▶ **Alıştırma Gereklilikleri**:
**a)** Hz. İsa'ya verilen mucizelerin hepsinin ruhla ilgili olmasından ne anlaşıldığını kaynak metne dayanarak bir ila üç cümleyle açıklayınız.
**b)** Hz. İsa'nın peygamberliğini konu alan kaynak metne göre aşağıdaki soruları cevaplandırınız.
(i) Ruhları zillete düşmüş yahudiler hangi güçlerin esiri olmuştur?
(ii) Hz. İsa'nın çamurdan kuş şeklinde yaptığı suretlere ne olmuştur?
(iii) Kur'an kime ve ne olmak üzere ihsan edilecektir?
**c)** Hz. İsa'nın peygamberliğini ve ruhla ilgili mucizelerini anlatan kaynak metnin devamını yazınız.
*** Kaynak Metin
Hz. İsa'nın peygamberliği fani lezzetlerin ve maddi servetin her şey sayıldığı ruhsuz ve havasız madde hapishanesi haline gelen dünyaya ruhun soluklarını getirdi. Mesih, ilahi, tertemiz bir ruh olarak geliyordu.11 Allah onu Rûhülkudüs'le teyit ediyordu.12 Çünkü insana ilahi ruh üfleyen Yüce Rabbimiz 13 onu ruhsuz, soluksuz bırakmaz, beden şehvetlerinde hapsetmez, çürütmezdi. Nasıl ki Rûhülemin'in (14) Rühülkudüs Cibril'in (15) getireceği ilahi bir ruh olan Kur'an da (16), mutlak risaletin tek sahibine Hz. Muhammed (s.a.s) 'e kâinatın ruhu ve şuuru olmak üzere ihsan edilecekti. Hz. İsa (a.s) bir ruh gibi gelerek ruhu müjdeledi, ruhlara soluk getirdi. Dünya servet ve kuvvetinin peşinde hırsla koşmak sebebiyle ruhu unutmuş ve neticede gah Mezopotamyalı, gah Yunanlı, gah Romalı müşrik güçlerin esiri olarak ruhları zillete düşmüş, ruhsuzlaşmış o yahudilere, ruhun kuvvetlerini gösterip ayağa kaldırmak, dünya ve ahiret mutluluğuna götürmek istedi.
Doğumundan itibaren ruhun esas olduğu dersini veren bir canlı ayet, bir burhan-ı natık idi. Peygamberliğinden sonra da Allah Teala tarafından, nice mucize ve ayetlerle te'yid edildi. Ona verilen mucizelerin ekserisinin, hatta hepsinin ruhla ilgili olmasından anlaşılan odur ki, ruhun kuvvetlerini göstermesi, ruhun soluklarını dünyaya üflemesi, murad-ı ilahidir, mesajının ağırlık merkezi ve özüdür: Babasız dünyaya gelen ve pek küçük bir bebek iken konuşan Hz. İsa’ya Tevrat öğretildi, İncil gönderildi. Kuşlar gibi mütevekkil olan o hazretin duası ile, Cenab-ı Hakk, yıldızlarla yaldızladığı semadan bir ziyafeti, onun havarilerinin önüne indirdi.17 Kuş seklinde çamurdan yaptığı suretlere ruh verildi, kuş olup uçtular. Körlerin gözüne fer ve can verdi, onulmaz ala tenlileri ruhani tedavi ile iyileştirdi. Hatta bu ilahi ruh mucizesi, ölülere bile ruh verdi, diriltti18. Nice ruh hastasına onun diriltici solukları şifa sebebi oldu.
******
*** Derlenen Malzeme
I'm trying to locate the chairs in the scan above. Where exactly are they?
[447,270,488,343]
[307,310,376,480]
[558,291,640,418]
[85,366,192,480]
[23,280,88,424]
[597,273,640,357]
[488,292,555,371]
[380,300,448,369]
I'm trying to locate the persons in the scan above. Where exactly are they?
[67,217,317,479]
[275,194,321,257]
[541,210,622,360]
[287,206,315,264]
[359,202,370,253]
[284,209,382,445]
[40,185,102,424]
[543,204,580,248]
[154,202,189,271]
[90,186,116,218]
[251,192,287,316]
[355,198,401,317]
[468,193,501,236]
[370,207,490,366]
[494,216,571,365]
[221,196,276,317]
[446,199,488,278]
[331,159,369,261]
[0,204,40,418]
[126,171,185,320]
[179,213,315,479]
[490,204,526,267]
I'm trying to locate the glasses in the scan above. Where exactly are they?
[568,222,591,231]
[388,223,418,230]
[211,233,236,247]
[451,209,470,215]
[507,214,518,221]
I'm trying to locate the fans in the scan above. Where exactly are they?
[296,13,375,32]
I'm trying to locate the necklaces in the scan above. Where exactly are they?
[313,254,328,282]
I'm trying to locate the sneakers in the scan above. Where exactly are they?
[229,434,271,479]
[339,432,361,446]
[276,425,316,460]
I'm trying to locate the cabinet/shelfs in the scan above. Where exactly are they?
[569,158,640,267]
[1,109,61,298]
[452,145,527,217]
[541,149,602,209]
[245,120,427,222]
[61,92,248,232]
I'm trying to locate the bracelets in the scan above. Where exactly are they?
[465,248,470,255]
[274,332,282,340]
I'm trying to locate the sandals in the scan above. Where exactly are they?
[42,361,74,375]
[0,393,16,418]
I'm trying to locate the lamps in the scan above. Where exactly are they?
******
*** Derlenen Malzeme
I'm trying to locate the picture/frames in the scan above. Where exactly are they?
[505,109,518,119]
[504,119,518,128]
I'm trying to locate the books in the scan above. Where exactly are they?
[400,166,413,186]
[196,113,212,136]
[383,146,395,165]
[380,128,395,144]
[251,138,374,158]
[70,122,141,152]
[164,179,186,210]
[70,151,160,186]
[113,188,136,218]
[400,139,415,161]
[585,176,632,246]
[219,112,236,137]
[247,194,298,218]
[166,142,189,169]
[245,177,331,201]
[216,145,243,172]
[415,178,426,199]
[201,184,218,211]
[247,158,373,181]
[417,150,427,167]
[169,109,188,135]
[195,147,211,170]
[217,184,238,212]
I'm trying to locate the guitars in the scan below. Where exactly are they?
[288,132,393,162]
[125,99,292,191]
******
▶ **Cevap Listesi**:
**a)** Mucizelerin ekserisinin, hatta hepsinin ruhla ilgili olmasından, Hz. İsa'nın ruhun kuvvetlerini göstermesinin ve ruhun soluklarını dünyaya üflemesinin murad-ı ilahi olduğu anlaşılır. Metne göre bu, onun mesajının ağırlık merkezi ve özüdür.

**b)**
(i) Mezopotamyalı, Yunanlı ve Romalı müşrik güçlerin.
(ii) Onlara ruh verilmiş, kuş olup uçmuşlardır.
(iii) Mutlak risaletin tek sahibi Hz. Muhammed'e (s.a.s), kâinatın ruhu ve şuuru olmak üzere.

**c)**
Ne yazık ki, asıl itibarıyla kendilerine gönderildiği halde o zamanki yahudilerin çoğu, ölüleri bile dirilten bu ruhla hayat bulmadılar. Hâlbuki Allah, onun nefesiyle ölüleri diriltmekle, onlara ve herkese şu gerçekleri göstermek istiyordu: "Ümitsizliğe kapılmayın; her derdin çaresi, her hastalığın şifası bulunabilir, ölüler bile dirilir Allah’ın izniyle. Çürümüş ruhlar hayat bulabilir. Müşrik zalimlere, iman ruhu ile dirilen erler nice dersler verebilir; onları öldürmek isteyenler, onlarda dirilebilir. Roma'dan kalkıp gelen müşrik, nasıl olur da Kudüs'teki mü'mini esir eder, boynundan çekip istediği tarafa sürer? Allah o ölüleri dirilttiği gibi, ölmüş nice ruhları dünyada ve çürümüş bütün cesetleri ahirette diriltir. Dünya sahifesini kapatıp, ahiret sahifesini açacak, işlerin karşılığını verecektir, hazırlanınız!"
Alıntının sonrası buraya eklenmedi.